The stage between a signed term sheet and seeing the wire come through can be either a nerve-racking mess or a fairly smooth and mechanical process. I think it really comes down to preparation and that you deftly drive the deal to completion.

Following one equity deal I took some time to figure out why the deal went so smooth. You may not have seen some of these tips before but they work. We closed one deal by 10 a.m. on the scheduled closing date.

Before Shopping for Money

  • It is best to dissect and splice/dice your operations a lot before even asking for venture money.
  • Ensure your projections are tight and foot to everything else being said or written (business and sales presentations/materials).
  • Consider going through an audit (or review) and correct any issues before shopping for equity investment.
  • Scan all contracts (vendors & clients) to electronic files as part of your normal contract processing system. Be sure all contracts are dual-signed and complete (all schedules, statements of work, and anything else described in the contracts).
  • Be sure all employee and contractors have signed confidentiality and work-for-hire agreements as part of the standard employment/engagement practices.
  • Review all vendor and client contracts for change of control, assignment, or other impediments to the deal. Keep them out of negotiated contracts with vendors and clients in the first place. This is important because when getting consents for the deal from parties not part of the deal, you could have a vendor or customer extort you for the consent if you are unlucky.
  • Make certain that all intellectual property used in your products is tracked and properly licensed through written and specific license agreements. Open source licenses give lawyers heartburn if they are not properly considered when creating products.
  • Be sure to have all insurance policies in place and up-to-date.
  • Have a back-up plan for contingencies (e.g., debt lenders won’t go along with deal).

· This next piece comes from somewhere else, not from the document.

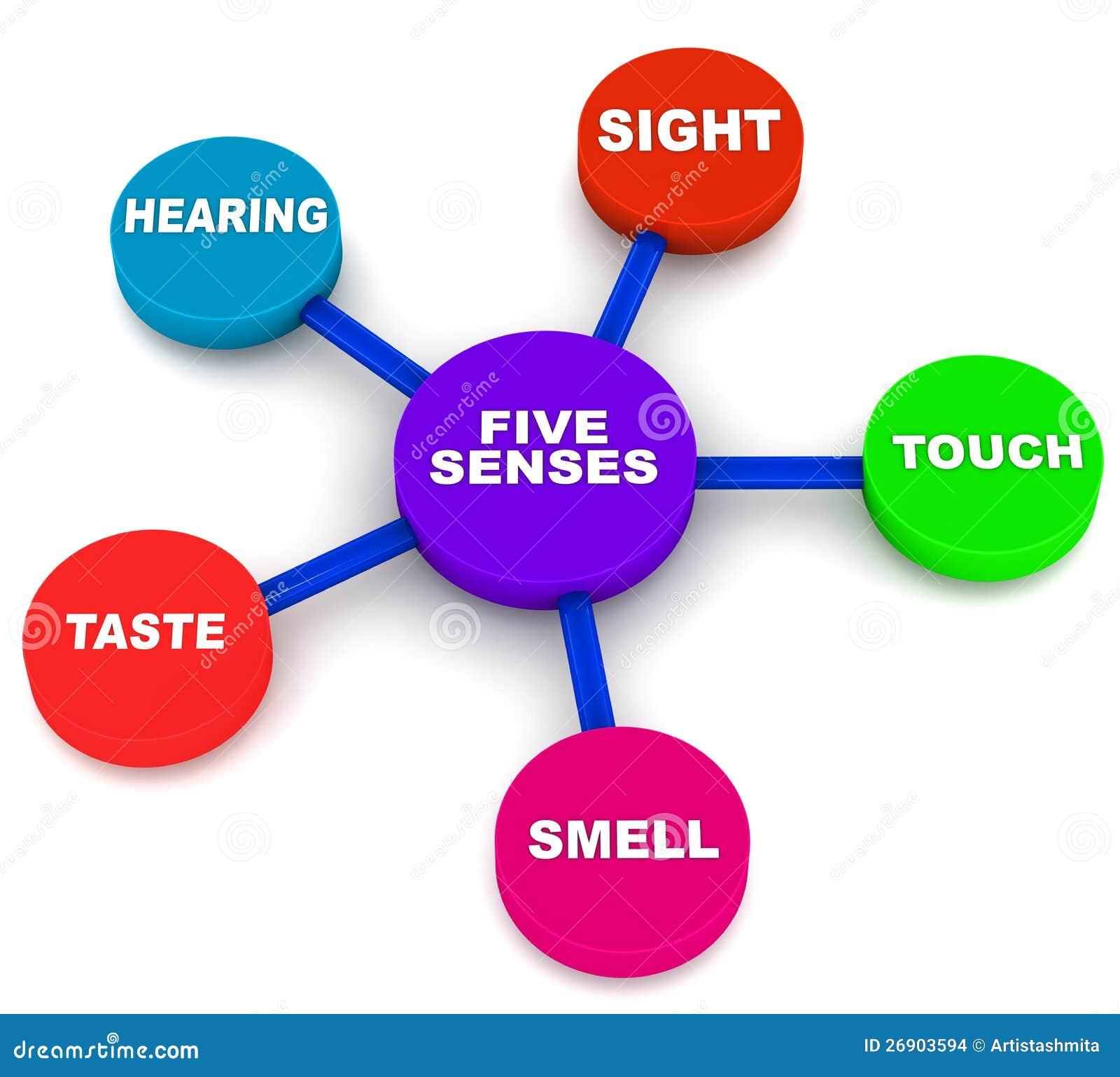 Fünf menschliche Richtungen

During the Deal Closing Period

  • Focus on the deal at hand as the #1 priority. There will be a lot of pressure to divert your attention elsewhere but you must press forward.
  • Focus on closing the deal on time, with an abundance of disclosure, and all issues wrapped up or put on a post-deal actions list (in the agreement and all parties noting this).
  • Be very organized with actions and commitments.
  • Pace yourself. Anticipate what will be needed or needs to be done when. No one will likely tell you this until it is too late.
  • Stick to committed deadlines no matter what. Stay late, really late, work all weekend, get in early, but no matter what, get it done.
  • Return phone calls promptly.
  • Keep track of what documents have been supplied to whom.
  • Use one person as the key communicator in the deal negotiations.
  • Use the best lawyer who will focus on actions, clarity, and precision. Use the most experienced lawyer you can since you will not be able to devote considerable time to reading all the documents yourself.
  • Hash out the deal structure at the high-level during the term sheet stage but drill down into the details of the corporate structure and any tax effects as soon as possible.
  • Bring debt lenders into the fold early enough to avoid delays but late enough not to cloud negotiations with potential equity investors.
  • Be courteous to everyone at all times (this includes auditors late at night on a Sunday).
  • Plan for last minute delays. Brainstorm continuously with lawyers, accountants, and other advisors about anything that may hold up the deal. Talk with the other side of the deal to make sure there aren’t any potential issues or delay brewing.
  • Let your lawyer negotiate the legalese with the other side’s lawyer. However, substantial business issues should be hashed out one-on-one between deal participants.
  • Make a list of post-deal actions as you think of them (by reading documents, conversations, commitments to people).

Once the deal has closed and you see the wire in your bank account then celebrate… but, be sure to get back to work in the morning! You’ve now got new bosses to please.